Questo impianto è fortemente voluto da chi comanda”.
Per questo domattina si svolgerà un incontro, organizzato per aggiornare i cittadini sugli ultimi sviluppi della vicenda Cogea.
“Il nostro gruppo, No Biogas Pomezia, vive ormai la consapevolezza di essere rimasto solo a contrastare l’impianto e quindi spinge fortemente per la raccolta fondi finalizzata al ricorso al TAR – spiegano gli organizzatori – Le nostre preoccupazioni rimangono sempre le stesse: vicinanza alle abitazioni, vicinanza agli stabilimenti a rischio rilevante incidente, l’inesorabile condanna all’abbandono del complesso medievale di Torre Maggiore, la non sostenibilità di altri impianti insalubri in un contesto, quello di Santa Palomba, già gravemente sofferente sotto il piano ambientale”.
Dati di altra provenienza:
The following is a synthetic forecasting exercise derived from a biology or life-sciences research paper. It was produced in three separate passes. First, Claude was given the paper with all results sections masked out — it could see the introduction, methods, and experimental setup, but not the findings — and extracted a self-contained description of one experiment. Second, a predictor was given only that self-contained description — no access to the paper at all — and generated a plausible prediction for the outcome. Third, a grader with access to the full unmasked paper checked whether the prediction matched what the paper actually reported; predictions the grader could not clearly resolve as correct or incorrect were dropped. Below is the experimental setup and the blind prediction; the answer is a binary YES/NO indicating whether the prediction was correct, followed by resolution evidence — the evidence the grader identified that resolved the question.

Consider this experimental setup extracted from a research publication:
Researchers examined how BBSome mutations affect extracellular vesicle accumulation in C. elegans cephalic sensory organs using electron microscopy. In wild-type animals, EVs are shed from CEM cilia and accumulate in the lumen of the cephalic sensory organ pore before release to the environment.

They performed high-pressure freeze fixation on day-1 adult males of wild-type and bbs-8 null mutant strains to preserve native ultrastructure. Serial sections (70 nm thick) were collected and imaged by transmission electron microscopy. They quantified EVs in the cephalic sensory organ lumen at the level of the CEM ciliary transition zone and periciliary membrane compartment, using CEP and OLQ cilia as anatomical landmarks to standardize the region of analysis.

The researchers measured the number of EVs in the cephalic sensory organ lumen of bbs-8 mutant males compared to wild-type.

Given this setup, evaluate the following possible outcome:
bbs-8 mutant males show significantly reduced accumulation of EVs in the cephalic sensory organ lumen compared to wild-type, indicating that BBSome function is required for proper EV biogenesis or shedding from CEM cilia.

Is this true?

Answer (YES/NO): NO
“Del resto – proseguono – sono le stesse perplessità espresse dal Consiglio Comunale di Pomezia con due delibere votate all’unanimità, ma che poi hanno portato solamente alla “trattativa” tra il Sindaco Fucci e la Cogea. Lo stesso Sindaco che ha manifestato con noi il 7 novembre 2015, in prima fila, contro l’impianto, si è poi seduto al tavolo con i proponenti. Nessuno sa chi ci fosse a quel tavolo e quali accordi siano stati presi, nessuno si è sentito in dovere di invitare noi cittadini a sederci e dire la nostra e ora sono quasi meravigliati del nostro disappunto. Certo, la coerenza desta stupore, anche nel mondo delle associazioni: tutti firmarono un comunicato stampa in occasione della manifestazione del 2015, tutti auspicarono politiche “a vantaggio del trattamento aerobico tramite piccoli siti di compostaggio, compostiere domiciliari e di comunità”, ma nessuno ha poi chiesto conto di questa istanza”.
“Noi – spiegano dal Comitato No Biogas Pomezia – rimaniamo della stessa opinione, vogliamo sul territorio la “miglior tecnologia disponibile” nel trattamento dei rifiuti organici, che non è certo un impianto industriale da 60.000 tonnellate annue di rifiuti umidi e fanghi di depurazione, assolutamente sovradimensionato rispetto alle esigenze di Pomezia. In molti ci deridono, ci etichettano come affetti da “sindrome da nimby”, ma noi andiamo avanti e vogliamo stimolare un dibattito su cosa stia succedendo a Pomezia, dove sta passando la logica che ogni capannone in disuso può diventare un impianto per il trattamento di rifiuti.
In un periodo di forte crisi economica, infatti, e con il superamento della logica delle discariche, il nuovo business dei rifiuti, lasciato totalmente all’iniziativa privata, sta travolgendo la nostra Città, tra impianti già in esercizio e progetti in via di approvazione. Pomezia sta diventando in maniera graduale ma decisa un “distretto del rifiuto”.
Nemmeno il recente incendio alla Eco X è riuscita a far capire a chi vive e governa questa città che non esistono “back yard”, ma un unico territorio da difendere, perché le emissioni, l’inquinamento o i fumi in caso di incidente vanno ben oltre i confini dei “giardinetti” e riguardano tutti”.